SATA and SAS drives will share a common interface connector, but the
protocol talked over the wire is different. This will allow you to use a
common backplane in the array thaat can take either SAS or SATA drives,
but you'll need a controller that can talk both protocols if you want to
mix them.


>
> There is still a major price difference between "native" SATA v.s.
> "native" SCSI disk drives, I guess due to additional features and
> higher data transfer performance due to higher rotational speed.

And there will continue to be such a difference, especially if you are
comparing prices of consumer SATA drives with SAS.

>
> Question: with SAS will it still make sense for manufacturers to
> produce two separate hardware platforms or will we see a merge between
> the two? Or have I been fooled and there is already today just one
> platform with two different interfaces (and price points)?

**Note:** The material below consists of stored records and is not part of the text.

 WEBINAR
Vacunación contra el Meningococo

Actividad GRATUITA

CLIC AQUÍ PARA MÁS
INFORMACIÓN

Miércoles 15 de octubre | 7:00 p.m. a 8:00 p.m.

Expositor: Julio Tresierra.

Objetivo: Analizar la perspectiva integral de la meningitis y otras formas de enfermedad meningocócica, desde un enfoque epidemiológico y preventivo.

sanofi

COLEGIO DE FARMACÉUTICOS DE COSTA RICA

Most of the vendors I've talked to see a common backplane that can
support either drive as a natural evolution, if only because of the
savings in not having to manufacture two separate product lines. The
more interesting question is whether SAS displaces FC as the drive
interface in higher-end applications.

>
> If the platform would be the same; I guess we could have 15000 rpm
> disks that at low usage could throttled down to, say 5000 rpm for
> lower power consumption and noise?

If you've got applications that only need 5K RPM performance, then it
would be much more sensible to use 7.2 RPM drives and throttle them down
than to use 15K RPM drives, keepp those for the applications that need them.